Chinese inflation edges higher in June, but only temporarily
Price pressures in Asia's largest economy picked-up last month, but that was unlikely to last, analysts said.
According to the National Bureau of Statistics, the year-on-year rate of increase in headline consumer prices in China edged up from 1.8% in May to 1.9% for June, as expected by economists.
Gains in food price inflation and dearer fuel were the chief drivers behind the increase observed in prices, with the rate of growth in the former accelerating from 0.1% to 0.3% and increases in the latter picking-up from a pace of 13.3% to 17.8% on the back of higher oil prices globally.

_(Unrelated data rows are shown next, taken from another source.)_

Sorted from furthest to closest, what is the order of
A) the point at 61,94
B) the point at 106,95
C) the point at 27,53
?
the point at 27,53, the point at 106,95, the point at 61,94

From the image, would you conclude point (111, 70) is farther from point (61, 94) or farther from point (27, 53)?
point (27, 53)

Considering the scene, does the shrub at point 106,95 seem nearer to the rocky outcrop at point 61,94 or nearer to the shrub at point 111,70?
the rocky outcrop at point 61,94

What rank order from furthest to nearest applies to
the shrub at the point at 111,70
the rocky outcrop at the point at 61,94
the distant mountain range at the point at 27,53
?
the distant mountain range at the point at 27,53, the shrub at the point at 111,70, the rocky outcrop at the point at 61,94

At the 'core' level however, the rate of increase in CPI was steady a 1.9%.
The imposition of trade tariffs by the US was likely to lead to more volatility in inflation readings and posed a certain upside risk to food inflation, said Julian Evans-Pritchard at Capital Economics.
However, the prices of key imports such as soybeans had already fallen significantly, he said, and a broader easing in price pressures on the heels of slower domestic activity would keep inflation subdued, Evans-Pritchard said.
So too, higher oil prices were the main factor behind the advance in factory gate inflation, from a clip of 4.1% in May to a six-month high of 4.7% for June (consensus: 4.4%).
But unlike a year ago, prices of manufactured goods and corporate profits had been less supportive.